◆ EXERCISE GOAL
Every record below should be repeated exactly. Omit the pictures.

╭─ LISTED ENTRIES

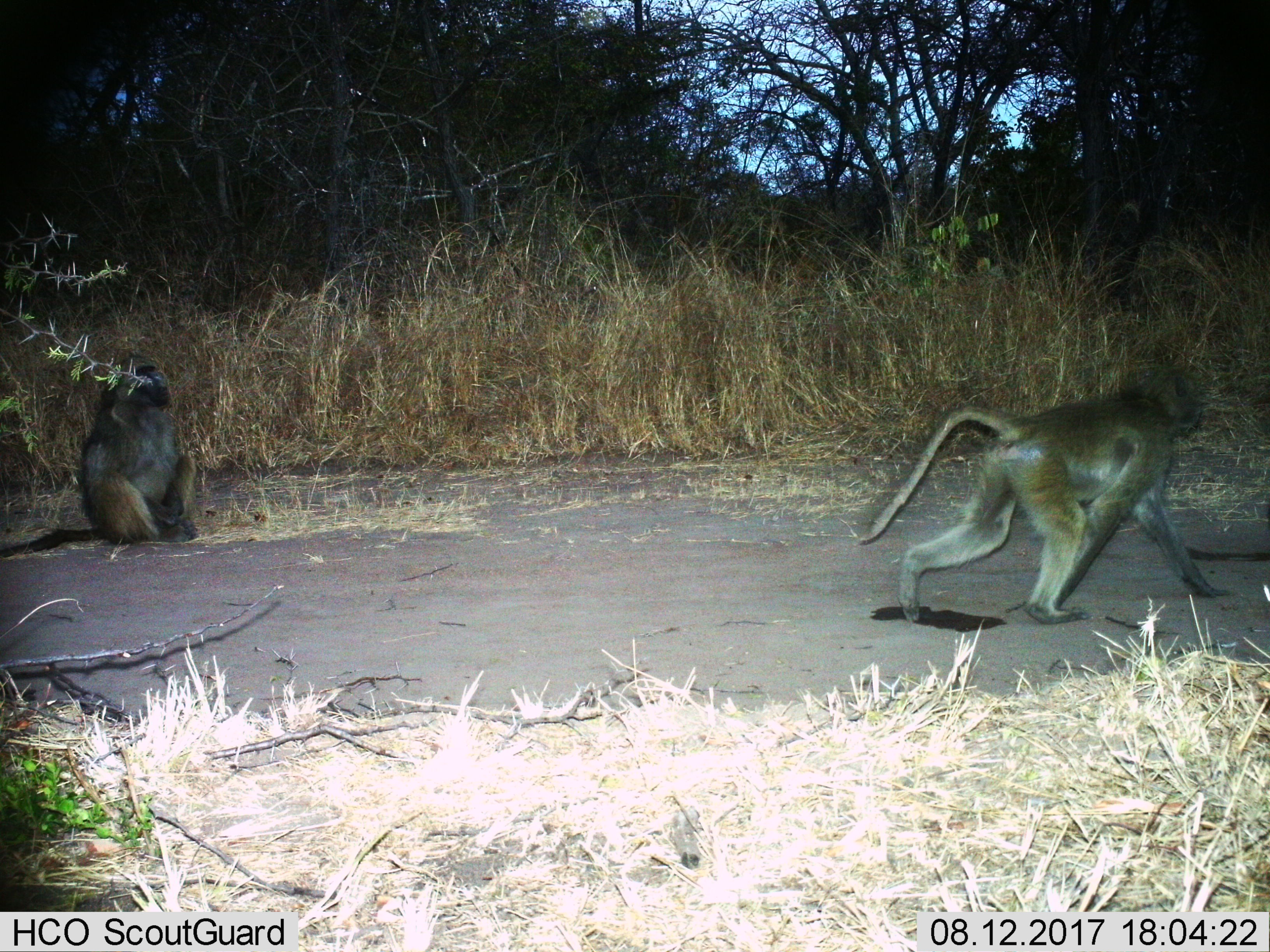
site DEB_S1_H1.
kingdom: Animalia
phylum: Chordata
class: Mammalia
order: Primates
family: Cercopithecidae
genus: Papio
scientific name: Papio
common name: baboon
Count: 2.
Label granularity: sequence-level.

╰─

◆ RESULT OF THE EXERCISE
site DEB_S1_H1.
kingdom: Animalia
phylum: Chordata
class: Mammalia
order: Primates
family: Cercopithecidae
genus: Papio
scientific name: Papio
common name: baboon
Count: 2.
Label granularity: sequence-level.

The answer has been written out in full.